The relative potency of clonidine in the neuraxis is controversial. A recent study suggests that intrathecal clonidine is approximately 10 times more potent than epidural clonidine for acute noxious stimulation. 12Although clonidine and morphine are different pharmacologic agents, we estimated a relative potency of intraventricular clonidine to be approximately 10 times that of intrathecal clonidine because intraventricular morphine is 10 times that of intrathecal morphine. The mechanism of analgesia from intraventricular clonidine is unclear. In the first patient, direct activation of α2receptors at the trigeminal nerve may have been the site of coanalgesia. In the second patient, activation at the trigeminal nerve for analgesia seems less likely.

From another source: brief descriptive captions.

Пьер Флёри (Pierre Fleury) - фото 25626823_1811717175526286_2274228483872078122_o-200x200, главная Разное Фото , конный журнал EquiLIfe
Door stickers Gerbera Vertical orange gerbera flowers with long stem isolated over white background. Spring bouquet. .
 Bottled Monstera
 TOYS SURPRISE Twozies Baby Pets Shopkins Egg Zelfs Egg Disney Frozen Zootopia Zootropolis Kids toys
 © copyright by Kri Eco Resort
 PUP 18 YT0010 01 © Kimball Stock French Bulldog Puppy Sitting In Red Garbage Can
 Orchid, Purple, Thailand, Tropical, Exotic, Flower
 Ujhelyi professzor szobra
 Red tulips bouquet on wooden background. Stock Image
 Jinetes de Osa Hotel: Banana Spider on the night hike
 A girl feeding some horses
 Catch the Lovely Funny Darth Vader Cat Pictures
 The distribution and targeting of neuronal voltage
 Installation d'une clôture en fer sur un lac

These case reports show the usage of multiple agents for pain management, particularly intraventricular clonidine. Combinations of intrathecal infusions for the treatment of chronic pain or cancer pain conditions are becoming much more prevalent. Clonidine seems to be an excellent coanalgesic when opioids need to be increased rapidly and repeatedly to provide analgesia for a fluctuating cancer pain condition. Furthermore, combination therapy helps to minimize adverse effects from either agent.

Clearly, the usage of an intraventricular pump infusing morphine and clonidine should be reserved for intractable and drastic cancer pain conditions. Clonidine has not been approved for intrathecal or intraventricular usage, but the preservative-free mixture should have adverse effects only related to dosing. Intraventricular administration systems can be powerful and effective tools in providing analgesia for severe pain states. Moreover, both patients’ adverse effects were minimized such that they could have improved interaction with their families and more meaningful use of their remaining time.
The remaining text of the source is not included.